* [Problem to solve] Every record that follows must be given again exactly.

* [Data shown]
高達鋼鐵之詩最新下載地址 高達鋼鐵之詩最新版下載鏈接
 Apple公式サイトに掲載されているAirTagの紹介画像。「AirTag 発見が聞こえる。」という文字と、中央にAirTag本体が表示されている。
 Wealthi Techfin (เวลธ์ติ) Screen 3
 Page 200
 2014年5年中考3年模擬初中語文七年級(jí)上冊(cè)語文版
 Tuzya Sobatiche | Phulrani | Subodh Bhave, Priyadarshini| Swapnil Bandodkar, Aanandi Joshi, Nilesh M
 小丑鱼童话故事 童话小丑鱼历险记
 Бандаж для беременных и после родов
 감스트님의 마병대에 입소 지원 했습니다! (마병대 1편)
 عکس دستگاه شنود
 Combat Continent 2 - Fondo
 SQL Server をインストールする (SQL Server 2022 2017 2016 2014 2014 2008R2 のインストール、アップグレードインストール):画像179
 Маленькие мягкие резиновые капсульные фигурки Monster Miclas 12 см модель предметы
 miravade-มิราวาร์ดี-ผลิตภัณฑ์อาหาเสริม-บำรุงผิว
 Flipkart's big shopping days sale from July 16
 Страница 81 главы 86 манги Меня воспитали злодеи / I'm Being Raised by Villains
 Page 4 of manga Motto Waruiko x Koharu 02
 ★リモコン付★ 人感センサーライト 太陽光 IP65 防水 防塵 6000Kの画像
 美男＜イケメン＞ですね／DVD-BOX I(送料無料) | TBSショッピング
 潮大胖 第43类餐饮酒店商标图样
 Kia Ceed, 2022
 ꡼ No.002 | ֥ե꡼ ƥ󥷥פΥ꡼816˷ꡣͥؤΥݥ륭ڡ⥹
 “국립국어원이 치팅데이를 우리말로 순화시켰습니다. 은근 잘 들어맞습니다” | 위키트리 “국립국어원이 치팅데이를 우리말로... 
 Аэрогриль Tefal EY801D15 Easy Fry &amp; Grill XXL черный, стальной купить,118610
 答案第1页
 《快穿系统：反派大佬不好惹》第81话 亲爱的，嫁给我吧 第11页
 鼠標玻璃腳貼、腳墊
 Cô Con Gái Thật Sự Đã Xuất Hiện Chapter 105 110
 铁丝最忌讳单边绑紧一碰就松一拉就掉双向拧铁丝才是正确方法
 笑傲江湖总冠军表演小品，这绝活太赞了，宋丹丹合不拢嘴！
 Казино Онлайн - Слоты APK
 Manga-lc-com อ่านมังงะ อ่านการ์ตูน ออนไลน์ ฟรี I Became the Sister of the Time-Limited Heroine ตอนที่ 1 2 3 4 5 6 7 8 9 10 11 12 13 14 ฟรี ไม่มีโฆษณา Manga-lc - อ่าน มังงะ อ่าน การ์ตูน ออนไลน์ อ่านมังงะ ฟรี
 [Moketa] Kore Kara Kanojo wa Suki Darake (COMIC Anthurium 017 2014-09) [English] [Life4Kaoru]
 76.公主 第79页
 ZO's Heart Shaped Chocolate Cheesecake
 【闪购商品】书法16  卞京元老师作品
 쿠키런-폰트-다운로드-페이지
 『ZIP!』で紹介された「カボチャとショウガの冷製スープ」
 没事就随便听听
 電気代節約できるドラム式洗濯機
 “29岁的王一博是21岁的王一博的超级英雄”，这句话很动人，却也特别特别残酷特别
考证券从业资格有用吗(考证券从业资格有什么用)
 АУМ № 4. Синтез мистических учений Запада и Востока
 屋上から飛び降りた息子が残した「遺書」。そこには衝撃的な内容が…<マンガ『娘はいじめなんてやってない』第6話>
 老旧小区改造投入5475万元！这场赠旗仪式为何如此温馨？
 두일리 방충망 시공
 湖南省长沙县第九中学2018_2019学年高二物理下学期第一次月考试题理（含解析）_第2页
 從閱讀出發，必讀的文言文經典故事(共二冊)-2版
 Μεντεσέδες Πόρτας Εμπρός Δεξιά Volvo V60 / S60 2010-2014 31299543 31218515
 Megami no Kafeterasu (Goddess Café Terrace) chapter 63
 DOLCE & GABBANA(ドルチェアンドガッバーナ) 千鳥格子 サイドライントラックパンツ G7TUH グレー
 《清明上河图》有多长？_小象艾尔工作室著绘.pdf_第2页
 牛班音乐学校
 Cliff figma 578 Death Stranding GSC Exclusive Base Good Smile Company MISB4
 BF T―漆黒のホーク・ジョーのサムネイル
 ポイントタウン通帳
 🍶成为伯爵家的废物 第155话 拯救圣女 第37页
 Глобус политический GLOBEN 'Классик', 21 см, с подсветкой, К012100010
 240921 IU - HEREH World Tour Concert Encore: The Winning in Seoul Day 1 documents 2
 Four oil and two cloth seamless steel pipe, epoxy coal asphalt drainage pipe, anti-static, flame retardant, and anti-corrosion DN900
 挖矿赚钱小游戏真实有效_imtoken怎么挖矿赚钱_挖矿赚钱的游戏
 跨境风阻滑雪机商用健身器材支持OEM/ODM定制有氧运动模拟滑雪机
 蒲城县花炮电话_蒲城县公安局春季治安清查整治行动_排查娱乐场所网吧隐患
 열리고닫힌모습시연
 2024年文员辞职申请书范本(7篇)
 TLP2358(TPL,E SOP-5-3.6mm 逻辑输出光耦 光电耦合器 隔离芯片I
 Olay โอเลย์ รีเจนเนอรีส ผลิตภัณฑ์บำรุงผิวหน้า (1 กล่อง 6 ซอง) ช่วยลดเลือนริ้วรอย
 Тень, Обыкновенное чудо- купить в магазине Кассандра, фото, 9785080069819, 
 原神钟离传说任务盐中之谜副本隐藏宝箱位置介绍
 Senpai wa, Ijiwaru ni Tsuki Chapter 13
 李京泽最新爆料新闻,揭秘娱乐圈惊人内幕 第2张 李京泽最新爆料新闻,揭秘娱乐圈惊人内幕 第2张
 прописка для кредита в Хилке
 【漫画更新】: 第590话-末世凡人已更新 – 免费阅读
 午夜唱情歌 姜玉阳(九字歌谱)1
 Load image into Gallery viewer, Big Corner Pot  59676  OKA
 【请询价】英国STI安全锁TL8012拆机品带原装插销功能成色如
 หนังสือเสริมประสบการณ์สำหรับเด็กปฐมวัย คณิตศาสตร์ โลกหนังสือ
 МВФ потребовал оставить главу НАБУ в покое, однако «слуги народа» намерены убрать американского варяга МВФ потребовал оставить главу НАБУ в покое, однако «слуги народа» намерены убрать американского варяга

* [Answer for the task]
高達鋼鐵之詩最新下載地址 高達鋼鐵之詩最新版下載鏈接
 Apple公式サイトに掲載されているAirTagの紹介画像。「AirTag 発見が聞こえる。」という文字と、中央にAirTag本体が表示されている。
 Wealthi Techfin (เวลธ์ติ) Screen 3
 Page 200
 2014年5年中考3年模擬初中語文七年級(jí)上冊(cè)語文版
 Tuzya Sobatiche | Phulrani | Subodh Bhave, Priyadarshini| Swapnil Bandodkar, Aanandi Joshi, Nilesh M
 小丑鱼童话故事 童话小丑鱼历险记
 Бандаж для беременных и после родов
 감스트님의 마병대에 입소 지원 했습니다! (마병대 1편)
 عکس دستگاه شنود
 Combat Continent 2 - Fondo
 SQL Server をインストールする (SQL Server 2022 2017 2016 2014 2014 2008R2 のインストール、アップグレードインストール):画像179
 Маленькие мягкие резиновые капсульные фигурки Monster Miclas 12 см модель предметы
 miravade-มิราวาร์ดี-ผลิตภัณฑ์อาหาเสริม-บำรุงผิว
 Flipkart's big shopping days sale from July 16
 Страница 81 главы 86 манги Меня воспитали злодеи / I'm Being Raised by Villains
 Page 4 of manga Motto Waruiko x Koharu 02
 ★リモコン付★ 人感センサーライト 太陽光 IP65 防水 防塵 6000Kの画像
 美男＜イケメン＞ですね／DVD-BOX I(送料無料) | TBSショッピング
 潮大胖 第43类餐饮酒店商标图样
 Kia Ceed, 2022
 ꡼ No.002 | ֥ե꡼ ƥ󥷥פΥ꡼816˷ꡣͥؤΥݥ륭ڡ⥹
 “국립국어원이 치팅데이를 우리말로 순화시켰습니다. 은근 잘 들어맞습니다” | 위키트리 “국립국어원이 치팅데이를 우리말로... 
 Аэрогриль Tefal EY801D15 Easy Fry &amp; Grill XXL черный, стальной купить,118610
 答案第1页
 《快穿系统：反派大佬不好惹》第81话 亲爱的，嫁给我吧 第11页
 鼠標玻璃腳貼、腳墊
 Cô Con Gái Thật Sự Đã Xuất Hiện Chapter 105 110
 铁丝最忌讳单边绑紧一碰就松一拉就掉双向拧铁丝才是正确方法
 笑傲江湖总冠军表演小品，这绝活太赞了，宋丹丹合不拢嘴！
 Казино Онлайн - Слоты APK
 Manga-lc-com อ่านมังงะ อ่านการ์ตูน ออนไลน์ ฟรี I Became the Sister of the Time-Limited Heroine ตอนที่ 1 2 3 4 5 6 7 8 9 10 11 12 13 14 ฟรี ไม่มีโฆษณา Manga-lc - อ่าน มังงะ อ่าน การ์ตูน ออนไลน์ อ่านมังงะ ฟรี
 [Moketa] Kore Kara Kanojo wa Suki Darake (COMIC Anthurium 017 2014-09) [English] [Life4Kaoru]
 76.公主 第79页
 ZO's Heart Shaped Chocolate Cheesecake
 【闪购商品】书法16  卞京元老师作品
 쿠키런-폰트-다운로드-페이지
 『ZIP!』で紹介された「カボチャとショウガの冷製スープ」
 没事就随便听听
 電気代節約できるドラム式洗濯機
 “29岁的王一博是21岁的王一博的超级英雄”，这句话很动人，却也特别特别残酷特别
考证券从业资格有用吗(考证券从业资格有什么用)
 АУМ № 4. Синтез мистических учений Запада и Востока
 屋上から飛び降りた息子が残した「遺書」。そこには衝撃的な内容が…<マンガ『娘はいじめなんてやってない』第6話>
 老旧小区改造投入5475万元！这场赠旗仪式为何如此温馨？
 두일리 방충망 시공
 湖南省长沙县第九中学2018_2019学年高二物理下学期第一次月考试题理（含解析）_第2页
 從閱讀出發，必讀的文言文經典故事(共二冊)-2版
 Μεντεσέδες Πόρτας Εμπρός Δεξιά Volvo V60 / S60 2010-2014 31299543 31218515
 Megami no Kafeterasu (Goddess Café Terrace) chapter 63
 DOLCE & GABBANA(ドルチェアンドガッバーナ) 千鳥格子 サイドライントラックパンツ G7TUH グレー
 《清明上河图》有多长？_小象艾尔工作室著绘.pdf_第2页
 牛班音乐学校
 Cliff figma 578 Death Stranding GSC Exclusive Base Good Smile Company MISB4
 BF T―漆黒のホーク・ジョーのサムネイル
 ポイントタウン通帳
 🍶成为伯爵家的废物 第155话 拯救圣女 第37页
 Глобус политический GLOBEN 'Классик', 21 см, с подсветкой, К012100010
 240921 IU - HEREH World Tour Concert Encore: The Winning in Seoul Day 1 documents 2
 Four oil and two cloth seamless steel pipe, epoxy coal asphalt drainage pipe, anti-static, flame retardant, and anti-corrosion DN900
 挖矿赚钱小游戏真实有效_imtoken怎么挖矿赚钱_挖矿赚钱的游戏
 跨境风阻滑雪机商用健身器材支持OEM/ODM定制有氧运动模拟滑雪机
 蒲城县花炮电话_蒲城县公安局春季治安清查整治行动_排查娱乐场所网吧隐患
 열리고닫힌모습시연
 2024年文员辞职申请书范本(7篇)
 TLP2358(TPL,E SOP-5-3.6mm 逻辑输出光耦 光电耦合器 隔离芯片I
 Olay โอเลย์ รีเจนเนอรีส ผลิตภัณฑ์บำรุงผิวหน้า (1 กล่อง 6 ซอง) ช่วยลดเลือนริ้วรอย
 Тень, Обыкновенное чудо- купить в магазине Кассандра, фото, 9785080069819, 
 原神钟离传说任务盐中之谜副本隐藏宝箱位置介绍
 Senpai wa, Ijiwaru ni Tsuki Chapter 13
 李京泽最新爆料新闻,揭秘娱乐圈惊人内幕 第2张 李京泽最新爆料新闻,揭秘娱乐圈惊人内幕 第2张
 прописка для кредита в Хилке
 【漫画更新】: 第590话-末世凡人已更新 – 免费阅读
 午夜唱情歌 姜玉阳(九字歌谱)1
 Load image into Gallery viewer, Big Corner Pot  59676  OKA
 【请询价】英国STI安全锁TL8012拆机品带原装插销功能成色如
 หนังสือเสริมประสบการณ์สำหรับเด็กปฐมวัย คณิตศาสตร์ โลกหนังสือ
 МВФ потребовал оставить главу НАБУ в покое, однако «слуги народа» намерены убрать американского варяга МВФ потребовал оставить главу НАБУ в покое, однако «слуги народа» намерены убрать американского варяга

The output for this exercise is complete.